## YOUR OBJECTIVE
Retype the passage from the text below about Sawo's experience with HIV and her church, starting with "This motivated her" and going on through "the church leaders.".

## PAGE TEXT
Making it to the top 25 is no mean feat and Sawo has earned her place through extending generosity to the vulnerable and using her not-so-good experience to change the church’s attitude towards people living with HIV.
After living and forgiving an unfaithful spouse for many years, the turning point came in 1999 when one of Sawo’s husband’s lovers died of an Aids-related condition.
This motivated her to go for the test. She was positive but her husband, Francis, tested negative.
The news was devastating.
“It was ironic that I was the one who always encouraged women in the church not to worry about their philandering husbands, because God would protect them, and yet here I was, living with the virus while my husband was okay!”
Confused after the test, Sawo confided in the deacon, who in turn called a meeting with the church leaders.
After the meeting, they decided that it was better to keep this ‘embarrassing secret’ to themselves, while they arranged revival meetings to pray for her healing.
“The church was only willing to offer me support as long as I was willing to keep quiet. And when I gave birth to my baby, they were worried about what people would say if I didn’t breastfeed.”
To avoid raising suspicion, Sawo had to risk exposing her child to HIV by breastfeeding him.
Shortly after, she attended a meeting organised for interdenominational leaders by Handicap International.
Out of desperation, she took the plunge and declared her status in front of 1,500 irate, panic-stricken evangelicals.
Accept to die
Having publicly declared her status, Sawo lost her job, and was swiftly dismissed from the Christian counselling college she was schooling in.
Her landlord kicked her out and she had to move into an unfinished house that had no roof, windows or doors with her children and husband.
They put up cartons and paper bags on the roof for cover.
Amidst all these, her church sent a woman to her house to talk to her.
“She said the pastors had sent her to tell me to accept to die. And in exchange they would offer to help me by getting my daughter a job as a house help for Sh2,000 a month.”
This angered and motivated her to fight back.
Overcome stigma
She approached Handicap, and with assistance from Ugandan clergymen, they formed the African Network of Religious Leaders Living with or personally affected by HIV/Aids (Anerela+).
She started the Anerela+ Kenyan chapter in 2004, and as the national co-ordinator, helped educate people in her community about HIV, as well as organising regular retreats for church leaders, training them on how to overcome stigma.

## DATASET EXCERPT
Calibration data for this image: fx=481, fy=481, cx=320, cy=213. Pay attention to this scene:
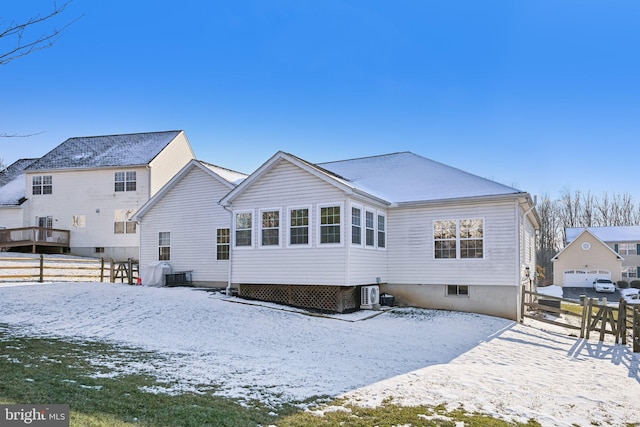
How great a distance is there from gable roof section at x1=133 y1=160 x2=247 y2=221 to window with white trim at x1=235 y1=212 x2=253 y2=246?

## RESULT
This motivated her to go for the test. She was positive but her husband, Francis, tested negative.
The news was devastating.
“It was ironic that I was the one who always encouraged women in the church not to worry about their philandering husbands, because God would protect them, and yet here I was, living with the virus while my husband was okay!”
Confused after the test, Sawo confided in the deacon, who in turn called a meeting with the church leaders.